As mentioned above, public cloud hosting is provided by brand names you recognize. These are the stereotypical cloud centers — the huge, multiple-acre, measured in square miles warehouses that host the physical servers that run thousands and thousands of organizations’ cloud infrastructure, software, and security measures.
Public cloud services are deemed as such because if you rent a cloud server from a public provider, your data, programs, security, and infrastructure will live on the same hardware as another organization’s data, programs, security, and infrastructure.
Not just one, in fact, but thousands. It is important to make the distinction that just because your organization’s digital environment shares hardware with a multitude of other digital environments, your information is not accessible to them, just as their information is not accessible to you.
When you sign up for public cloud hosting, you are essentially making an agreement that another company will manage your data, programs, infrastructure, or whatever else you plan on hosting using their services. The way your data is managed is up to the cloud provider, not your business.

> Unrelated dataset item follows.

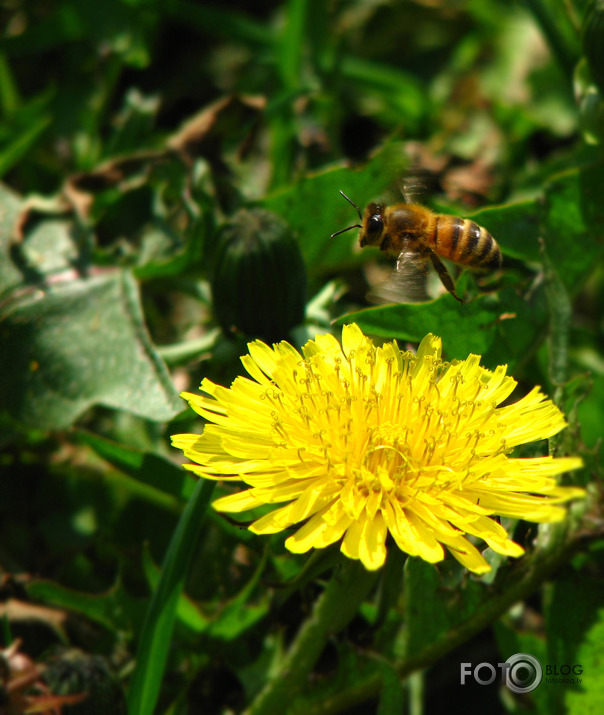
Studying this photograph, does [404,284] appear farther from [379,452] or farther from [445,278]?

This isn’t to say your data will be mismanaged, or that it will be used in ways you didn’t consent to (in fact, public cloud providers can’t look at the data that is hosted on their servers) — merely that it is the cloud provider’s responsibility to manage the hardware your data is hosted on.

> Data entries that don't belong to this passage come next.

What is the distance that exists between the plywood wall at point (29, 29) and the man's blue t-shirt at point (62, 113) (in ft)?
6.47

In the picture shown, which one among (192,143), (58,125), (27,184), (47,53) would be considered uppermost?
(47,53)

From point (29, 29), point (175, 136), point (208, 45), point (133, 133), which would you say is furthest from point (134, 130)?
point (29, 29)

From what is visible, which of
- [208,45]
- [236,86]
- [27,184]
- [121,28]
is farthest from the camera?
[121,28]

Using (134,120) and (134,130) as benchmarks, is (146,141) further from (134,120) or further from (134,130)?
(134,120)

Public cloud providers manage, as stated above, thousands and thousands of different digital environments, as well as the physical servers the digital environments are stored on. When a physical server needs maintenance, the portion of your data that is stored on that server will be moved to another server in their hosting center.
This happens regularly, as server banks are maintained and updated to ensure there are no points of failure. In fact, the data of a single file could be hosted on multiple different pieces of hardware in a cloud provider’s warehouse. This is why cloud providers can boast 99.999% up-time. By decentralizing the storage of data, when there is an issue with one server, the rest can take on the extra burden.